WHAT YOU NEED TO DO:
Please return only the lines from the one holding "United States, site lebec_CA-41." through the one holding "United States, site archbold_FL-16.", exactly as they appear in the records below, both ends included.
___ DATA
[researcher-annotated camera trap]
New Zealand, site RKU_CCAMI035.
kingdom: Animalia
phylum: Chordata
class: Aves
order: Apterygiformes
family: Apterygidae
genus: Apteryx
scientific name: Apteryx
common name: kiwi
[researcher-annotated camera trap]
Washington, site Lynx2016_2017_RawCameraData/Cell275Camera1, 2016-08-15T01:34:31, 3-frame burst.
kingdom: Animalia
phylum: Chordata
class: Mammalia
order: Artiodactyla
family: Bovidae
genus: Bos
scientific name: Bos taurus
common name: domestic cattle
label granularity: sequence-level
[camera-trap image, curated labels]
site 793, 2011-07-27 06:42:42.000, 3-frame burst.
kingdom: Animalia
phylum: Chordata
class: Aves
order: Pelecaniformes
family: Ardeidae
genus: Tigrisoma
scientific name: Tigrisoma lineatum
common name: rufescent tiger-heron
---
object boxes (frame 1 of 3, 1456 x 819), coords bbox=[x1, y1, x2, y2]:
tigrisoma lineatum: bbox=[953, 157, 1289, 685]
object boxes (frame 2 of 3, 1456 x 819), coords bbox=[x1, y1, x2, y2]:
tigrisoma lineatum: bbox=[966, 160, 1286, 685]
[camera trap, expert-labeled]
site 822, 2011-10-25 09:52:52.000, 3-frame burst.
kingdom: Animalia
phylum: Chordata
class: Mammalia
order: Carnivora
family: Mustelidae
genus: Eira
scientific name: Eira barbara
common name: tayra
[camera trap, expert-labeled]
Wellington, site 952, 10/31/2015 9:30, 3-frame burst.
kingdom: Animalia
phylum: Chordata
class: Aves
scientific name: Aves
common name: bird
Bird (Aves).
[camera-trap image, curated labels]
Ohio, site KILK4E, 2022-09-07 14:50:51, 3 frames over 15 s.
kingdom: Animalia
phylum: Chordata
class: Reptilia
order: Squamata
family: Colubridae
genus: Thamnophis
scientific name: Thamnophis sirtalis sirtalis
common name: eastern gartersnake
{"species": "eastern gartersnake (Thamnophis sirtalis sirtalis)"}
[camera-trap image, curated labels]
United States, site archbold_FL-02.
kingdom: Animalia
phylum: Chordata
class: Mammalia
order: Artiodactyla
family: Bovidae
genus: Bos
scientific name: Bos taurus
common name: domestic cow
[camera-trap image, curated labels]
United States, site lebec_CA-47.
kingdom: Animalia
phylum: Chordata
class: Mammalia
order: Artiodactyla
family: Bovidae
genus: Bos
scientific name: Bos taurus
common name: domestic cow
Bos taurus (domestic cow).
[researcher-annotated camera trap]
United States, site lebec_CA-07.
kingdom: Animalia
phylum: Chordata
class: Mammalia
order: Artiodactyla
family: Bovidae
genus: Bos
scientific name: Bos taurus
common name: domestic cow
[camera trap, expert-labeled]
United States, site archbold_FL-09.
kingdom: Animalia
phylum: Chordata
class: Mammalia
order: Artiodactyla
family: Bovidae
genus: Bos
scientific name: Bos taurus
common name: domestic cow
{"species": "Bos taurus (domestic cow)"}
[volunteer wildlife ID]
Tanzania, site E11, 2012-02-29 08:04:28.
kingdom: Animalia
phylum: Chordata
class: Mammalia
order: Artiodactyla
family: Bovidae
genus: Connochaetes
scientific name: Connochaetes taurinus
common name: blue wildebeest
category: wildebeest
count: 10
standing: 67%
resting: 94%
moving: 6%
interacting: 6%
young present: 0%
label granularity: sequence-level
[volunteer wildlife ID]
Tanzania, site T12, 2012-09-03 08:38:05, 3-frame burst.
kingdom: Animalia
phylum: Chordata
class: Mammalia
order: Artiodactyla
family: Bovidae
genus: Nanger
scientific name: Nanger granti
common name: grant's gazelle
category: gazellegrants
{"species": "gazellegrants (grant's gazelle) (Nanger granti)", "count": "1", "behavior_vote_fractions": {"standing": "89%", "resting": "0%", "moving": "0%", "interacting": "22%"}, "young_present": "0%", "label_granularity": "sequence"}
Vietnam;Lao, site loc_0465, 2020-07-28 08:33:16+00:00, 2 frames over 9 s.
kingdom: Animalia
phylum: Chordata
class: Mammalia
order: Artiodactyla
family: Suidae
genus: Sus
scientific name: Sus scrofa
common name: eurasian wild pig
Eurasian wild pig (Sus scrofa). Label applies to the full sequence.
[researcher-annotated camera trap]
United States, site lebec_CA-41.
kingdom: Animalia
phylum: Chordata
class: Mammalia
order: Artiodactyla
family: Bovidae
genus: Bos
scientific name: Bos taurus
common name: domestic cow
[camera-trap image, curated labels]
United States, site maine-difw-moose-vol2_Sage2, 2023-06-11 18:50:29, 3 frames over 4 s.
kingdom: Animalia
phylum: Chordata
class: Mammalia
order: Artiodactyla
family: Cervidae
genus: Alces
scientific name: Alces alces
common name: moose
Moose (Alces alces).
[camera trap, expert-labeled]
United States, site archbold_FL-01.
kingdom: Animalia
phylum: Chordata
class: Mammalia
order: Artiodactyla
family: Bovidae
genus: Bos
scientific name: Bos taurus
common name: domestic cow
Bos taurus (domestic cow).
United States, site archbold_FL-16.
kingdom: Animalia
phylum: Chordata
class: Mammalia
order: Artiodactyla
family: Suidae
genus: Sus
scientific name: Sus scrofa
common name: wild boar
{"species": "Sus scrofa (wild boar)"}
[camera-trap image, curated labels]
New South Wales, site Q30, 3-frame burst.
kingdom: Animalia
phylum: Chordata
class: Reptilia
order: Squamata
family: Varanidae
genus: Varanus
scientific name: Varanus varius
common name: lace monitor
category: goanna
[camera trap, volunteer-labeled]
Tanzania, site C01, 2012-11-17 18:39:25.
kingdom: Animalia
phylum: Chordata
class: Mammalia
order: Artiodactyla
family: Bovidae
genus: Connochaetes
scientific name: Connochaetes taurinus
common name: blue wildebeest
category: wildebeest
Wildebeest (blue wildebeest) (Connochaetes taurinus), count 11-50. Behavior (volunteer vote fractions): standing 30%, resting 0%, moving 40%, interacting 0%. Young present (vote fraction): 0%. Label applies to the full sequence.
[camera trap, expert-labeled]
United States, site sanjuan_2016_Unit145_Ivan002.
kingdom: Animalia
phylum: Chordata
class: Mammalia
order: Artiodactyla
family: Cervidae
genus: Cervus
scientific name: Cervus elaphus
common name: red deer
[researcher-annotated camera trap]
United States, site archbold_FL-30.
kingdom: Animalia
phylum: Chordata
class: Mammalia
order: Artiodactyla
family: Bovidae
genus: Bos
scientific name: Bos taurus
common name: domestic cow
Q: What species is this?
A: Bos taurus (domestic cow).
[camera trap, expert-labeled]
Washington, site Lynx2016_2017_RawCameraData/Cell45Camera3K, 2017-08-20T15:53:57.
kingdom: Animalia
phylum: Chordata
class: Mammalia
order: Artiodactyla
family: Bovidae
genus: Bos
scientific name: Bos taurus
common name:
______
RESPONSE:
United States, site lebec_CA-41.
kingdom: Animalia
phylum: Chordata
class: Mammalia
order: Artiodactyla
family: Bovidae
genus: Bos
scientific name: Bos taurus
common name: domestic cow
[camera-trap image, curated labels]
United States, site maine-difw-moose-vol2_Sage2, 2023-06-11 18:50:29, 3 frames over 4 s.
kingdom: Animalia
phylum: Chordata
class: Mammalia
order: Artiodactyla
family: Cervidae
genus: Alces
scientific name: Alces alces
common name: moose
Moose (Alces alces).
[camera trap, expert-labeled]
United States, site archbold_FL-01.
kingdom: Animalia
phylum: Chordata
class: Mammalia
order: Artiodactyla
family: Bovidae
genus: Bos
scientific name: Bos taurus
common name: domestic cow
Bos taurus (domestic cow).
United States, site archbold_FL-16.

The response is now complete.